11. Who are a couple up-and-coming scientists (lab < 10 yr old) in your area, or more broadly, whom you think we should watch? Why is their work so exciting to you?
It’s hard to stay away from my alumni and collaborators here. Because for every new area I find interesting, I offer to collaborate with many of the leaders in those fields. I also have over 300 lab alumni, many of whom keep in touch with each other, and are very nice to each other. So, I would recommend those searching for a great lab or company to start with my lab alumni page. I know this may sound very self-oriented, but it's because I know firsthand that these folks are nice people. That’s important. I think going with the ‘world's best’ if they are cutthroat is not a positive experience, and I recommend against that.
12. What is one piece of advice for those in science wishing to work start a company based on their work? Things to consider before taking the plunge into entrepreneurship?

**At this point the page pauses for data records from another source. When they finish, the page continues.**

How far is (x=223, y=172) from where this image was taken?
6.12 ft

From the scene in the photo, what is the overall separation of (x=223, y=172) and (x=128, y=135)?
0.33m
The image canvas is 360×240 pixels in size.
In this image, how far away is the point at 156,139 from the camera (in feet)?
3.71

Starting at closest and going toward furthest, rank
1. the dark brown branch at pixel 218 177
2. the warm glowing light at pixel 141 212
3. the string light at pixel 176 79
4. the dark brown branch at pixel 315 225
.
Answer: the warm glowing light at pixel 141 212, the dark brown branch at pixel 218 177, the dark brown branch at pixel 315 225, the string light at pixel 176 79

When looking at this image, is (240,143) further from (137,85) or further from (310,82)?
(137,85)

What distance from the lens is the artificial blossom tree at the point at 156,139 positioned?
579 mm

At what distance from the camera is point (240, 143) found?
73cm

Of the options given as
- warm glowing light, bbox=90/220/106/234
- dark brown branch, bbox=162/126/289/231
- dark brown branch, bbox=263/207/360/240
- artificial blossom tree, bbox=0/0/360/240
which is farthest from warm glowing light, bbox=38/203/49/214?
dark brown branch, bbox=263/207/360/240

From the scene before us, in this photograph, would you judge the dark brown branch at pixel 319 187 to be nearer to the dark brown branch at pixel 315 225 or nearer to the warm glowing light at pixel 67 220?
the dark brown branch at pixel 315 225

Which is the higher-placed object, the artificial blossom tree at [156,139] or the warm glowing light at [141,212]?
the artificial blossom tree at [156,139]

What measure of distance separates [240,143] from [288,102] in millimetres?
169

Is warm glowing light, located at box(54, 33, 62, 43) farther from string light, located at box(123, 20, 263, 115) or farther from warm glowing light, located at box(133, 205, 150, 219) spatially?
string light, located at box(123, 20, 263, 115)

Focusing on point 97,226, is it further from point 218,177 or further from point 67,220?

You definitely don't want to start too early. It's okay to be number two. It really is good to have competition, especially bad competition (meaning ineffectual), because they make you look good. They also validate the fact that there is there is some interest in this field. But don't spin out too early; you want to build up as much value as possible so you don't get diluted out immediately. You need to accept the fact you will be diluted out, and you may even lose control over the company, and maybe even voted out. However they [investors] can't take away the fact that you were founder, as that that is a permanent record. Also, make sure you do things that you are passionate about. Don't worry about intellectual property. I mean, you need a little bit of it to get investors, sometimes. But don't worry about other people's IP. I'm not encouraging you to infringe. But at some point, you'll make a deal with holders of other IP. You want to make the best technology, so if you if you avoid all existing previous technology, you're going to make an inferior product. It's much better to plan on licensing or finding workarounds later.